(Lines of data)
--

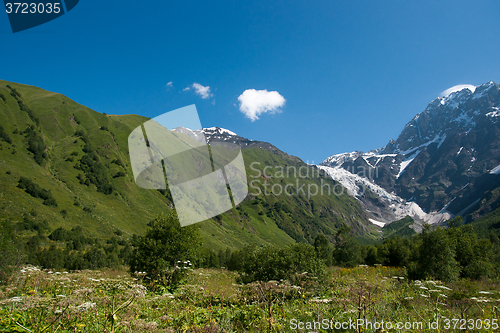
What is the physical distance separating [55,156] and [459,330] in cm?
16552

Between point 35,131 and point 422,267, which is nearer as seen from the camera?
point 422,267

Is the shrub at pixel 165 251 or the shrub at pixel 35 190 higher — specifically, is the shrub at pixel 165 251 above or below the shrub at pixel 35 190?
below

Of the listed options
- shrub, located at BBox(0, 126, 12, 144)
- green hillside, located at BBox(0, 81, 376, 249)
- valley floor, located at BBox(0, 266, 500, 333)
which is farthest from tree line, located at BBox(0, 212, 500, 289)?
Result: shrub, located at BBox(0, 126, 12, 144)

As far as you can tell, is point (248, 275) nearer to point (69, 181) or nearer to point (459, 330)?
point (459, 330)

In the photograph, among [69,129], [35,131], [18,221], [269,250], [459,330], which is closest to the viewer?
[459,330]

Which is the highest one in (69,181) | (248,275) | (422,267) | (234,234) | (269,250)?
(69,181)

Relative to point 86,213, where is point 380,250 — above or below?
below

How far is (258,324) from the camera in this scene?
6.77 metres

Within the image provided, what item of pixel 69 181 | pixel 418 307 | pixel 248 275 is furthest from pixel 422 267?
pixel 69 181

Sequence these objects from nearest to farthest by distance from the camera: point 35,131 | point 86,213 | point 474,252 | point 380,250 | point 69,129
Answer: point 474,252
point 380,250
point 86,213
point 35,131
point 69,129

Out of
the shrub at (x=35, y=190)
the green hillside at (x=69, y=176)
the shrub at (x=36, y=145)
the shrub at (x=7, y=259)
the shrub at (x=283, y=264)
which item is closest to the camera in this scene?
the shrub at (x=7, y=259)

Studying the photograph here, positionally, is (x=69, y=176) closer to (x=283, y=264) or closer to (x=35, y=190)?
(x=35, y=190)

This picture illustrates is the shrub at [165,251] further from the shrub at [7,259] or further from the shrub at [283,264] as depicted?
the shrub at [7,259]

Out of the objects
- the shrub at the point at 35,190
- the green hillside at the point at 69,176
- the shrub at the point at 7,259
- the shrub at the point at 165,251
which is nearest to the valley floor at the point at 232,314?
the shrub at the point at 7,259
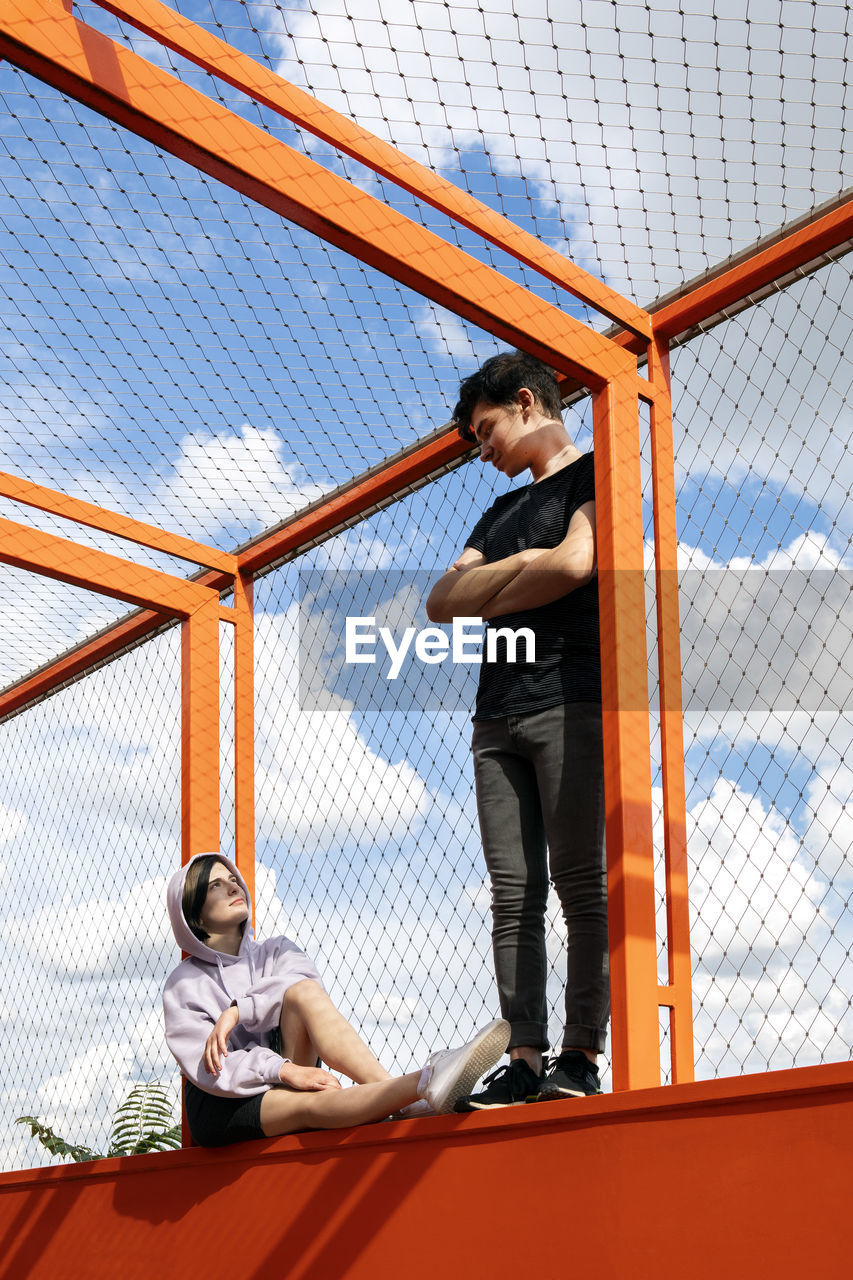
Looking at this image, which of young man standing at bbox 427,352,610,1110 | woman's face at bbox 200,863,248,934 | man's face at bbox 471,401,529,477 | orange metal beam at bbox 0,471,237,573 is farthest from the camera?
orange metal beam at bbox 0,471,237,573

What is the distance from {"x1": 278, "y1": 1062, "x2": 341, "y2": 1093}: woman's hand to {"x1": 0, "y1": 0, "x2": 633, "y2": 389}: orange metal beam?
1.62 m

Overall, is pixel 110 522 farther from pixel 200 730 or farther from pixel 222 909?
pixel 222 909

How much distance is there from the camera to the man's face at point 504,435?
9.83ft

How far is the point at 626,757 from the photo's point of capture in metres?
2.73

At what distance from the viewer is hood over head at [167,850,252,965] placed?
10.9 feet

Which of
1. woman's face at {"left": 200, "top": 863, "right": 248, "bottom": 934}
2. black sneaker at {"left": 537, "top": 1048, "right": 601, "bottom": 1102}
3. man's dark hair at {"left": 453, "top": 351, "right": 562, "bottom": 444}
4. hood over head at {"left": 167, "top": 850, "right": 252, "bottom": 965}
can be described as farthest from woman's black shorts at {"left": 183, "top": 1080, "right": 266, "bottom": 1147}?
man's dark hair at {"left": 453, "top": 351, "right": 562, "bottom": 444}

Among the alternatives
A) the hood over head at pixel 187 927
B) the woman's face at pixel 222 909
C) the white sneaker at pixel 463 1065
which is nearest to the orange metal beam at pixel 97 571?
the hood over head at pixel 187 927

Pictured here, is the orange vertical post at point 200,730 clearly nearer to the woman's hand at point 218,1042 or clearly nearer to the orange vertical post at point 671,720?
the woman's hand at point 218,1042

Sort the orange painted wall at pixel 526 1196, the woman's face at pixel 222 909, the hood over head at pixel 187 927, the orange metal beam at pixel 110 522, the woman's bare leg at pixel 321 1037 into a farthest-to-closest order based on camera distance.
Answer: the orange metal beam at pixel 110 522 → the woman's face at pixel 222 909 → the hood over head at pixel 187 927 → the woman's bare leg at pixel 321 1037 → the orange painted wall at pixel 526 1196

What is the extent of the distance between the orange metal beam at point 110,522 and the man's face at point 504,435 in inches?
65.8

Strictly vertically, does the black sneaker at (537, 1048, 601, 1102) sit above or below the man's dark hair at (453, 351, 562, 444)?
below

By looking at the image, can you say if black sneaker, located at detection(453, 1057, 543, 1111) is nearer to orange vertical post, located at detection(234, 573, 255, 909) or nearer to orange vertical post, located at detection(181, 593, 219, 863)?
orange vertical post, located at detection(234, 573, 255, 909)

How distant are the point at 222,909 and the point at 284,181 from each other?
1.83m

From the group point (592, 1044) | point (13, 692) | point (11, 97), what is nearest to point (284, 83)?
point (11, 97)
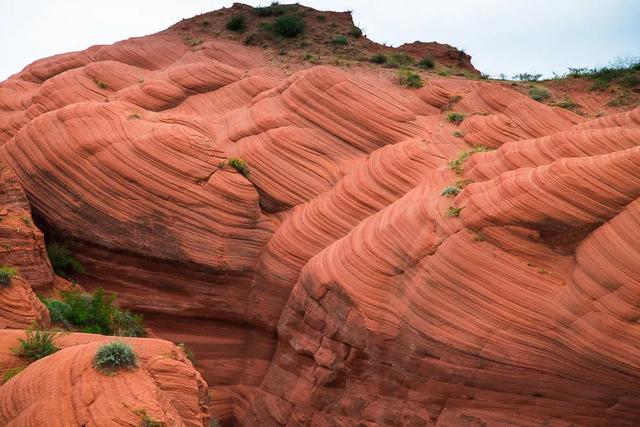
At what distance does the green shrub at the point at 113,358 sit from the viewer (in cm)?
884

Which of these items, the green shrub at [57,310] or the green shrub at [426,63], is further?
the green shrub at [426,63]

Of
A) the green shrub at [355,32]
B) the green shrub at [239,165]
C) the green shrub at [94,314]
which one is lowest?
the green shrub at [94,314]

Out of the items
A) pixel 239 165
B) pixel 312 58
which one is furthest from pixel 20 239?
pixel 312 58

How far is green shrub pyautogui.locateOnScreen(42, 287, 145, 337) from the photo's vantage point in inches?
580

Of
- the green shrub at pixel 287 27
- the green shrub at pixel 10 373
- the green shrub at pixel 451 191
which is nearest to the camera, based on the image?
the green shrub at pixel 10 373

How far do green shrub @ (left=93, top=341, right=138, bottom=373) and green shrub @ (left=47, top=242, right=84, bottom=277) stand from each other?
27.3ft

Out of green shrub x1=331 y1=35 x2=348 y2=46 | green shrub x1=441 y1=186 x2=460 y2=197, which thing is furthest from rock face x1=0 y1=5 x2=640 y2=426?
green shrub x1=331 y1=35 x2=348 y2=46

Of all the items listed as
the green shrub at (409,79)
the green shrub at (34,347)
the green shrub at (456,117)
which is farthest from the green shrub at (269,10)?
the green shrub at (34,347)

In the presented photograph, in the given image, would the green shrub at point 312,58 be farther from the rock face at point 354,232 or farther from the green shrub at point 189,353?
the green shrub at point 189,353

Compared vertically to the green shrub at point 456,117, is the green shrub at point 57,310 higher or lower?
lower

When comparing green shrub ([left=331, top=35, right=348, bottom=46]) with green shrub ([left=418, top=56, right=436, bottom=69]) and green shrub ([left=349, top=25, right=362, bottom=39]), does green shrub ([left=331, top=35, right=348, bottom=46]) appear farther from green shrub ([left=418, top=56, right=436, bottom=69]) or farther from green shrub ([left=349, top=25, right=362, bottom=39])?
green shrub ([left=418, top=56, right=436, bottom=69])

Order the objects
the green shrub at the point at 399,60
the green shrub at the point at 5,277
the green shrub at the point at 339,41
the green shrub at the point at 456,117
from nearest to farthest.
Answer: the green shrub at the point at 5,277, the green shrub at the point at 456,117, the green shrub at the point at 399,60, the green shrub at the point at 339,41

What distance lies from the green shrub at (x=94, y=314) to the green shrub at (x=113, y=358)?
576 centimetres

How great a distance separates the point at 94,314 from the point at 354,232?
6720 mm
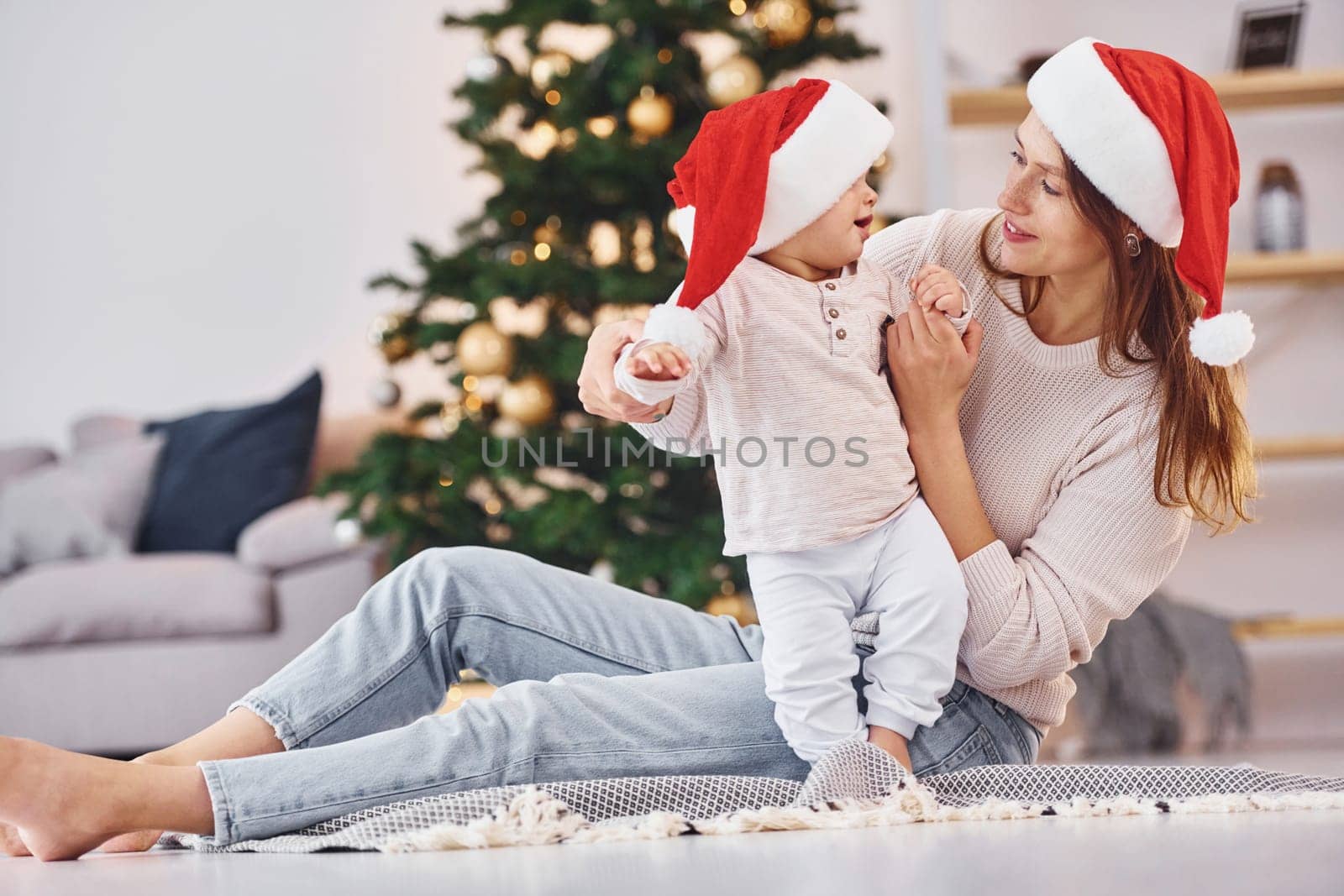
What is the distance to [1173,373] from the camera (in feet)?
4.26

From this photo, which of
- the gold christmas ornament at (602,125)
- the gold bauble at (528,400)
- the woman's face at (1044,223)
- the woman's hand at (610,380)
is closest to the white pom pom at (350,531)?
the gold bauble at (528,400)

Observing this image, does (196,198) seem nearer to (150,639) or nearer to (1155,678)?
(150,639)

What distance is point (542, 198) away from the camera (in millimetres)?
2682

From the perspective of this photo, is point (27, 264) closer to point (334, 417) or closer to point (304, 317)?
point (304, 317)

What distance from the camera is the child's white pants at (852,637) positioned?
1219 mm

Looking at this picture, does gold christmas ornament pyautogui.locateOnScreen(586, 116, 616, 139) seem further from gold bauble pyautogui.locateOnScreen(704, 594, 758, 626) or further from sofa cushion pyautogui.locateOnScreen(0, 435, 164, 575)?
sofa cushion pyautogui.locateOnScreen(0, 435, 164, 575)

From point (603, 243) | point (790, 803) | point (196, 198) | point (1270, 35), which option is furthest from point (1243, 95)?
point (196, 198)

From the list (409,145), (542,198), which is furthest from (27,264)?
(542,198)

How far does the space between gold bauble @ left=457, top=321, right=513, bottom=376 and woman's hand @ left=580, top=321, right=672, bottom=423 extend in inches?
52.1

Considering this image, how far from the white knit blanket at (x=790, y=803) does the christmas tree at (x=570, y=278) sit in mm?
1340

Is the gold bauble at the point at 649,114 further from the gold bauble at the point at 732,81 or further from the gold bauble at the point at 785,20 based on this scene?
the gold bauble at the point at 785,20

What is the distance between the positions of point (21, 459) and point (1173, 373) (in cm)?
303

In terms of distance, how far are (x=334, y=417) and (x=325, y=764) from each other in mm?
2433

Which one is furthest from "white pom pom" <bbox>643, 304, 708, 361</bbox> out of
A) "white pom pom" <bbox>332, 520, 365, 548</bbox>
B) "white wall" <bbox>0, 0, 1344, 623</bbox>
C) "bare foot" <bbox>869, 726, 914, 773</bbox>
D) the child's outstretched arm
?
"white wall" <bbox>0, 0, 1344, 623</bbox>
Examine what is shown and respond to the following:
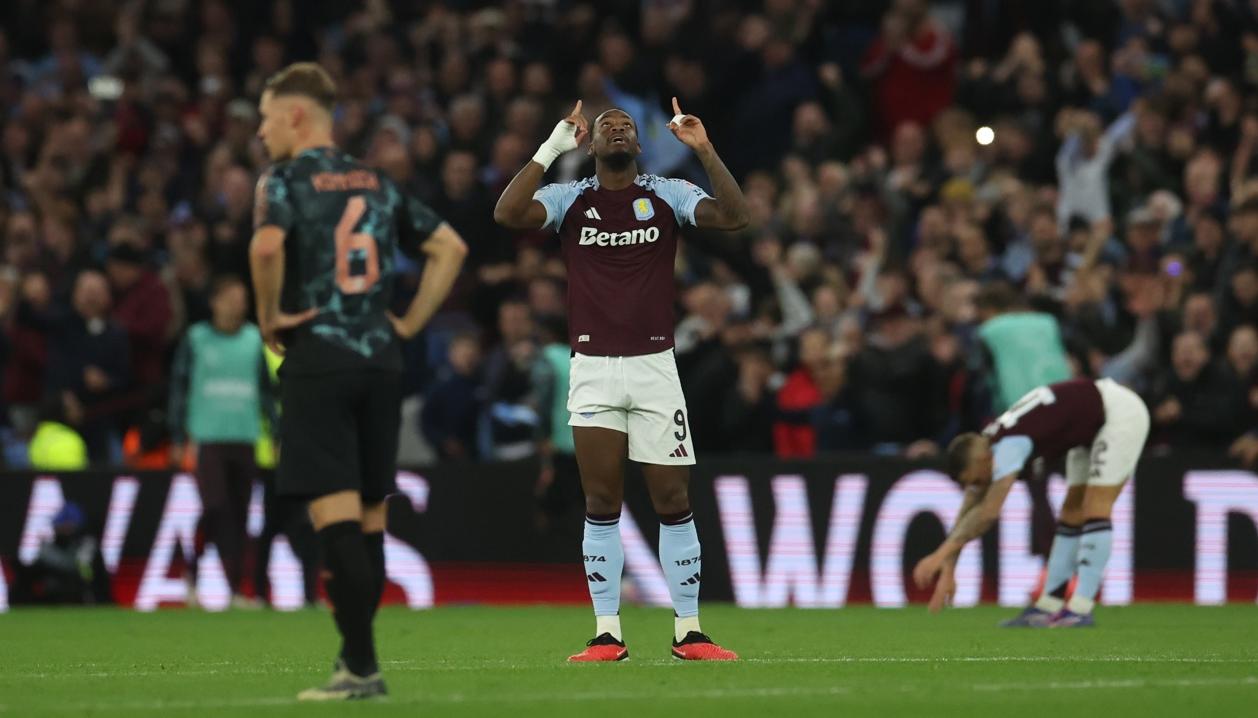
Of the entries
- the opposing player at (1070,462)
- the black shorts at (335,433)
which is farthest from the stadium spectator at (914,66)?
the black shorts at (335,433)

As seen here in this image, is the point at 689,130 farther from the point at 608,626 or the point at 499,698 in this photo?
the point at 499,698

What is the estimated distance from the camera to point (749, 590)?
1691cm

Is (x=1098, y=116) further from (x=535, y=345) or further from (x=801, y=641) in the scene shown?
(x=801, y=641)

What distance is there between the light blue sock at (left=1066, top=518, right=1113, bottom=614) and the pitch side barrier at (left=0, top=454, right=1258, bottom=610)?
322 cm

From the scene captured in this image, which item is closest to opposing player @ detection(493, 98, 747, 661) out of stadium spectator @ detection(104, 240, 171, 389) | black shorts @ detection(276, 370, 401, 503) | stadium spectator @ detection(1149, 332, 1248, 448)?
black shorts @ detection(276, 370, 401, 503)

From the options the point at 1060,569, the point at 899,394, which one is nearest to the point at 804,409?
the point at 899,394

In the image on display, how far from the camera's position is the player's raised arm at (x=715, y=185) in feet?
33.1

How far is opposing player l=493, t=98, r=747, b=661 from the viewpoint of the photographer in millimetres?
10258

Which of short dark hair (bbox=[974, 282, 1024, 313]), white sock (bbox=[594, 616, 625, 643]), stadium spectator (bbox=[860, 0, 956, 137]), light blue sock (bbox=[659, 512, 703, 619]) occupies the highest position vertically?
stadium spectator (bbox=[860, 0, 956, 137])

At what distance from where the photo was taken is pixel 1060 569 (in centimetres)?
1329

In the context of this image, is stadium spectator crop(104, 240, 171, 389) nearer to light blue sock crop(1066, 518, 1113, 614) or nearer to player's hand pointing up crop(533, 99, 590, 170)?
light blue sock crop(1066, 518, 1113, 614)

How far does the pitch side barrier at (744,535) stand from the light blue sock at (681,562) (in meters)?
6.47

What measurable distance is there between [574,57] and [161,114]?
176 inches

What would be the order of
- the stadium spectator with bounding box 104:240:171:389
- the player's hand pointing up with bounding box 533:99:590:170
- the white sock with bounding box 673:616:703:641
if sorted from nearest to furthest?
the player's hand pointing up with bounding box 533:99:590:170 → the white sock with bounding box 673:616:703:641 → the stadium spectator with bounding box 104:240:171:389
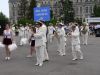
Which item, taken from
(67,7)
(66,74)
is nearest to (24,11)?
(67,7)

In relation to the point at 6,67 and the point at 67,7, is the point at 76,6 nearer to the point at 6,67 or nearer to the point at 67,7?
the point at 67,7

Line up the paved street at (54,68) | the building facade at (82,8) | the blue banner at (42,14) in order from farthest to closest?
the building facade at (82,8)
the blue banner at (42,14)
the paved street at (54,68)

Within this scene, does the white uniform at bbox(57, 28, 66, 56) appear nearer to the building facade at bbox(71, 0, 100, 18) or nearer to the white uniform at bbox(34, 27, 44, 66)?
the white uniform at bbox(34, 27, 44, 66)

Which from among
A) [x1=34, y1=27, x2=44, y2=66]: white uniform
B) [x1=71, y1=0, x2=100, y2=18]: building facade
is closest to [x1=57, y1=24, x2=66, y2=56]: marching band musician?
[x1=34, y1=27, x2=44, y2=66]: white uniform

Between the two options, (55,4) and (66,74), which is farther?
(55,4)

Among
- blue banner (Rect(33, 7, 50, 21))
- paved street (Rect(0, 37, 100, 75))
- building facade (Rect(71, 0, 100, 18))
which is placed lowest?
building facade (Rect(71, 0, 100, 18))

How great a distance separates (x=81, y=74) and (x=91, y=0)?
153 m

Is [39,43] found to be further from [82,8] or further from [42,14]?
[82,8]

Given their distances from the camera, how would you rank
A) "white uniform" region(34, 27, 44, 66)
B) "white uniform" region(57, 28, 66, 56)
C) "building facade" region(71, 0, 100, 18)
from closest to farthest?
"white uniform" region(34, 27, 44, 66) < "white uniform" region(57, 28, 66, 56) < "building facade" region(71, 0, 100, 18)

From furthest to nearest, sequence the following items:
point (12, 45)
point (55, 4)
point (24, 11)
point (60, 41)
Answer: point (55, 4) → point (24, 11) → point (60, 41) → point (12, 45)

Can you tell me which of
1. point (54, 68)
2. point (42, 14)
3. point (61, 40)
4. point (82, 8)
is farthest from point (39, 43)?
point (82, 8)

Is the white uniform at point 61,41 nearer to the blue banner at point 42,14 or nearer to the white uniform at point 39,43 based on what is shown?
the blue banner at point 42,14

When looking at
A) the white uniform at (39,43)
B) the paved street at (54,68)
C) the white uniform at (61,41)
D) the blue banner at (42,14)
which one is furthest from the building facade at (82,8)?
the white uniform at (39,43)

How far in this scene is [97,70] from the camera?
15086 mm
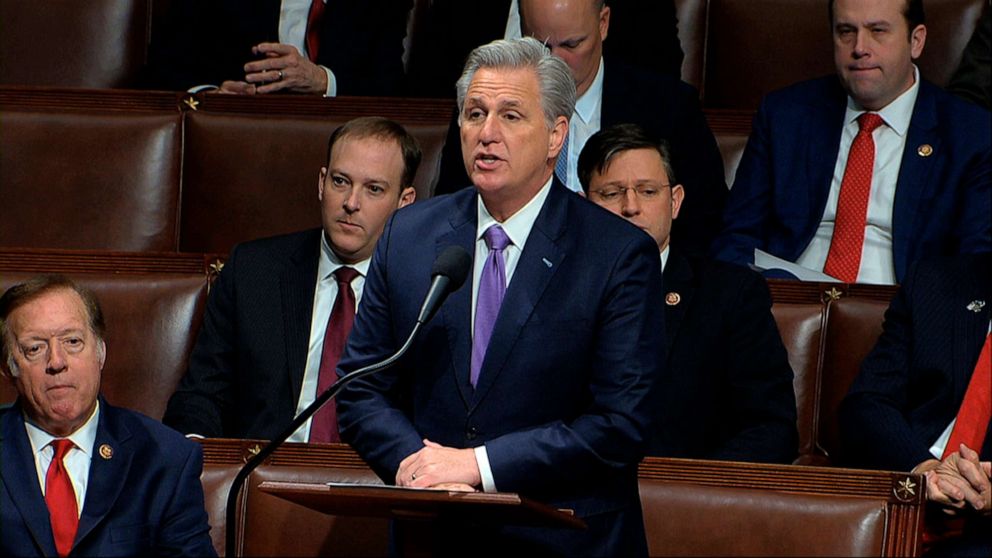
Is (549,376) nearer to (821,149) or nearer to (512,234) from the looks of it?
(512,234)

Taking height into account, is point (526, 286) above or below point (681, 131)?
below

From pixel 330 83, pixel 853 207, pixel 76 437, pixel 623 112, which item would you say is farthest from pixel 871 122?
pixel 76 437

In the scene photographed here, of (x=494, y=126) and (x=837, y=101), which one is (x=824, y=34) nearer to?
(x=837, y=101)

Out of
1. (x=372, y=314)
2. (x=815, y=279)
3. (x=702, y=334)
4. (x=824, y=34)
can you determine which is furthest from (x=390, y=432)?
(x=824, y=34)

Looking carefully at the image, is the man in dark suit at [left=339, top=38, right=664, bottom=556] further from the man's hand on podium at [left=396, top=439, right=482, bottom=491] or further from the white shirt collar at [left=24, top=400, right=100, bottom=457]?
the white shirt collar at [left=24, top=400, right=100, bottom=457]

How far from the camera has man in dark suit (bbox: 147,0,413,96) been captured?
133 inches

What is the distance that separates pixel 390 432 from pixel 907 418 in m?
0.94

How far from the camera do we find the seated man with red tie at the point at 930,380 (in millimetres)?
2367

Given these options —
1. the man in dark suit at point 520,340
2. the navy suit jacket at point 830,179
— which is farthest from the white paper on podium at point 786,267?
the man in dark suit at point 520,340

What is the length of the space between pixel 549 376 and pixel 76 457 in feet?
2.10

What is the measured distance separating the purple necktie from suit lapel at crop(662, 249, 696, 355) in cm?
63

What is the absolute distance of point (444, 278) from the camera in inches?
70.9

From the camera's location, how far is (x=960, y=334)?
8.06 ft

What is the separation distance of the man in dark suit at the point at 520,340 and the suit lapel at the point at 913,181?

--

What the exercise asks: Extract exactly the lines between the line containing "How far from the camera has" and the end of the data, including both.

Final result:
How far from the camera has man in dark suit (bbox: 147,0,413,96) been captured?
133 inches

What is the distance that separates pixel 390 432 from pixel 907 418 in m?
0.94

How far from the camera do we find the seated man with red tie at the point at 930,380 (in millimetres)?
2367

Given these options —
1. the man in dark suit at point 520,340
2. the navy suit jacket at point 830,179
— which is farthest from the white paper on podium at point 786,267?
the man in dark suit at point 520,340

What is the length of the space between pixel 549 376 and pixel 76 457 in feet?
2.10

What is the measured distance separating the purple necktie from suit lapel at crop(662, 249, 696, 355) in cm?
63

What is the absolute distance of point (444, 278) from the camera in inches?
70.9

From the camera's location, how far is (x=960, y=334)?
8.06 ft

What is the separation distance of the man in dark suit at the point at 520,340 and the suit lapel at the point at 913,181?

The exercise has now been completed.